The XX Factor

Politico Asks: Why Is Gabby Giffords So “Ruthless” on Gun Control?

Former congresswoman Gabby Giffords.

Photo by Chip Somodevilla/Getty Images

Gabby Giffords gets mean” blares a Sunday Politico headline for a story attacking Giffords, who was shot in the head at a public event in 2011, for running pro-gun control ads through her PAC, Americans for Responsible Solutions, against Republicans in various states. Writer Alex Isenstadt calls the spots “some of the nastiest ads of the campaign season” and calls Giffords a “ruthless attack dog.” He also implies that the gunshot wound Giffords took to the head is an unfair advantage because it presents “quite the conundrum” for those who might otherwise attack her.

Eager to see “Giffords’ bare-knuckled approach” for myself, I fired up the most controversial ad, an attack on Arizona Republican Martha McSally, who is running for Giffords’ former seat, which the congresswoman gave up in 2012 to focus on recovering from being shot.

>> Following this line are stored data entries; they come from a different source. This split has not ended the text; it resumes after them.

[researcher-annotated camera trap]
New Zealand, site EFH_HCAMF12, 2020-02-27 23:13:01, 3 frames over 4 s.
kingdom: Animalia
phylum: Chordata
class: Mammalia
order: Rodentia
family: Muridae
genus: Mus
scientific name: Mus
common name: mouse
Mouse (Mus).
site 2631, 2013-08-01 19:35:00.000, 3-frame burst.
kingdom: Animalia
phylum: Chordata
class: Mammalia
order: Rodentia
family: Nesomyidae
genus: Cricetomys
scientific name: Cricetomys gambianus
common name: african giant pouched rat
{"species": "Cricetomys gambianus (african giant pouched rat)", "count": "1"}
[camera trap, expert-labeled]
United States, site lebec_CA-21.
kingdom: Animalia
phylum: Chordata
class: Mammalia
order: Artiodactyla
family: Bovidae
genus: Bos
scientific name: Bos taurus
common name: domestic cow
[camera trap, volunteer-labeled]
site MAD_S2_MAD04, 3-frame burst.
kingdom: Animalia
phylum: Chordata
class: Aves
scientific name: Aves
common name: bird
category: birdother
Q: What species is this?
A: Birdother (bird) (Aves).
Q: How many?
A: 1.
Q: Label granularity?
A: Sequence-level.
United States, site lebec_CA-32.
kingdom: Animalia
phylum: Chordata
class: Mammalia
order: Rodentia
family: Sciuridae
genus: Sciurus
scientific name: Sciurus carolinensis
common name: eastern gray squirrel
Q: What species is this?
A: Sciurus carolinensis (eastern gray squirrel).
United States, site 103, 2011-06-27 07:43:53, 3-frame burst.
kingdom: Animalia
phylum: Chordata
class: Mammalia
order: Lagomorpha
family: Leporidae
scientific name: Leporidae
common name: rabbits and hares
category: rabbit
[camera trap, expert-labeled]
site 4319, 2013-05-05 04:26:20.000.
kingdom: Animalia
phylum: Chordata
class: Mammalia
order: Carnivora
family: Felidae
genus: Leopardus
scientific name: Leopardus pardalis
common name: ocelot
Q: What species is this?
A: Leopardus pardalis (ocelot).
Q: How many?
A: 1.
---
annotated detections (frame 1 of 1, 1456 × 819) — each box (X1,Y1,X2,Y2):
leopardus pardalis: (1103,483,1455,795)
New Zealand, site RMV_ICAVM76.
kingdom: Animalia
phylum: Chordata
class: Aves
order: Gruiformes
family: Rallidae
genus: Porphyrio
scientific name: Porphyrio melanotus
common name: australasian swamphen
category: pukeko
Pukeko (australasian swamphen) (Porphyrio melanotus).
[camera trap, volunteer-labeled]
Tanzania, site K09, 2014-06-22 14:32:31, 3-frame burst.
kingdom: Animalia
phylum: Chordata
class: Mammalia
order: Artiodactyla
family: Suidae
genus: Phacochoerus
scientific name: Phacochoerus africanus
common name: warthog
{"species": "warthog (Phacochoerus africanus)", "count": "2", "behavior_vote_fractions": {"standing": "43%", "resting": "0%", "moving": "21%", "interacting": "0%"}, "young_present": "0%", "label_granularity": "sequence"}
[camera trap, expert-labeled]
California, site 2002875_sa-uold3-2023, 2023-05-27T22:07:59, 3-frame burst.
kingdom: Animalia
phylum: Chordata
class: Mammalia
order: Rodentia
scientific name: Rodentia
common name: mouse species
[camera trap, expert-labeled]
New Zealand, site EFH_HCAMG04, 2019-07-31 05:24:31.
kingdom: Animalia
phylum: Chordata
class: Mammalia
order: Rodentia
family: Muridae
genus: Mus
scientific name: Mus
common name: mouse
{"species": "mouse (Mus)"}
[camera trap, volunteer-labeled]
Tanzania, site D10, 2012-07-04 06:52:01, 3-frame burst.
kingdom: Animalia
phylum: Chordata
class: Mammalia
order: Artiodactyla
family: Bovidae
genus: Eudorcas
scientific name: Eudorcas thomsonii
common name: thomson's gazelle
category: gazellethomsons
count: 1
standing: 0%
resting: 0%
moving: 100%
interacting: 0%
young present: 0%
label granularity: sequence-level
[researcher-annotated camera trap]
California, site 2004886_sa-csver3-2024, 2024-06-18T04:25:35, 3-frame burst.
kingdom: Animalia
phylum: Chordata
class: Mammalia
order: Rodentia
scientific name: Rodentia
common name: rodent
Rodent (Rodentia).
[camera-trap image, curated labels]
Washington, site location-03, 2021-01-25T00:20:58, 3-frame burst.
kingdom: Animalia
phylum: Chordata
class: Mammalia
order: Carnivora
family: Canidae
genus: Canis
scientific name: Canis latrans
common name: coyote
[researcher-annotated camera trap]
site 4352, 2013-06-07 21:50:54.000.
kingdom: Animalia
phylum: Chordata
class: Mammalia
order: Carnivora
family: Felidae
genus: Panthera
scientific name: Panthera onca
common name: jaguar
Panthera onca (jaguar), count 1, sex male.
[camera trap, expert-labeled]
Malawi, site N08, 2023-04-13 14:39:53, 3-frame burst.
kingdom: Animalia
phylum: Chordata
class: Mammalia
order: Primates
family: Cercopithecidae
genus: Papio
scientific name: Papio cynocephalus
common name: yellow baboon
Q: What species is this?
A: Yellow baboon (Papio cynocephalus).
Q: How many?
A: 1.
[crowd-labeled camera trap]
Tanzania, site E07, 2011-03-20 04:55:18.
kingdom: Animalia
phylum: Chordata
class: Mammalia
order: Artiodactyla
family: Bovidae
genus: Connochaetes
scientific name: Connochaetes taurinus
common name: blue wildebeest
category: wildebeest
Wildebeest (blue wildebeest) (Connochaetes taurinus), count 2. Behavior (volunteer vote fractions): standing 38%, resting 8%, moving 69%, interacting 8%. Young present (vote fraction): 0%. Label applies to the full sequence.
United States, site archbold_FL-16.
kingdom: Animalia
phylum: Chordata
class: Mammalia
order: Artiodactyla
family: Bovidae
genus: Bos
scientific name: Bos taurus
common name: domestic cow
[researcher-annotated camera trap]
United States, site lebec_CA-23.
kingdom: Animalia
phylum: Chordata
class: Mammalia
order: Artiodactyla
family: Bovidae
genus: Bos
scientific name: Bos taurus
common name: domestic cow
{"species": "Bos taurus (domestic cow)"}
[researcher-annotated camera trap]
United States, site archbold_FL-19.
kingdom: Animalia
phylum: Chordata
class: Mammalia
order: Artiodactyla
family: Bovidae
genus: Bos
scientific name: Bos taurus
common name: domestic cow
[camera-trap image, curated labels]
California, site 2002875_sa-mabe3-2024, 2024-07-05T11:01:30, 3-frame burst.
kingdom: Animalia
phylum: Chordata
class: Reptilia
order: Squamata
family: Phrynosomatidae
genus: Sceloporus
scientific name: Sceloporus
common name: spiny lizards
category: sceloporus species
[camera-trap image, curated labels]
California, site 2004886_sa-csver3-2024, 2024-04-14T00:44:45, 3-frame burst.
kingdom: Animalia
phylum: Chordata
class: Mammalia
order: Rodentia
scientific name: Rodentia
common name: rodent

The ad features a woman named Vicki, who describes how her daughter’s ex-boyfriend, who had a history of stalking her, was able to get a gun and murder both Vicki’s daughter and husband. In another ad, a woman named Carol explains how a man with a criminal background was able to murder her daughter because he bought his gun at a gun show, where background checks are not required.

Both ads reference this ABC News article from April 2014, where McSally’s campaign defended her rejection of any laws that would require background checks at gun shows. Her deputy campaign manager told ABC News that McSally instead supports “enforcing background check laws already on the books, not expanding those laws that will do little to prevent violence and infringe on the rights of law abiding citizens.” The ads from Giffords’ PAC serve as a rebuttal by noting that stronger gun control laws would have prevented these crimes. 

So why are these ads supposedly so ruthless and nasty? Because they remind voters of the human cost of the candidates’ preferred policies? Since when is it dirty to say that a candidate’s policy has consequences and that voters should consider those consequences before they cast their vote? Isenstadt doesn’t accuse Giffords of lying. It seems his concern (and the concern of the Arizona Republic editorial board, who Isenstadt quotes) amounts to: It’s unpleasant for opponents of gun control to contemplate the results of their policies. It’s particularly odd to ding Giffords over this, as she has to live every day, whether she likes it or not, with a constant reminder of the price of America’s infatuation with easily accessed firearms.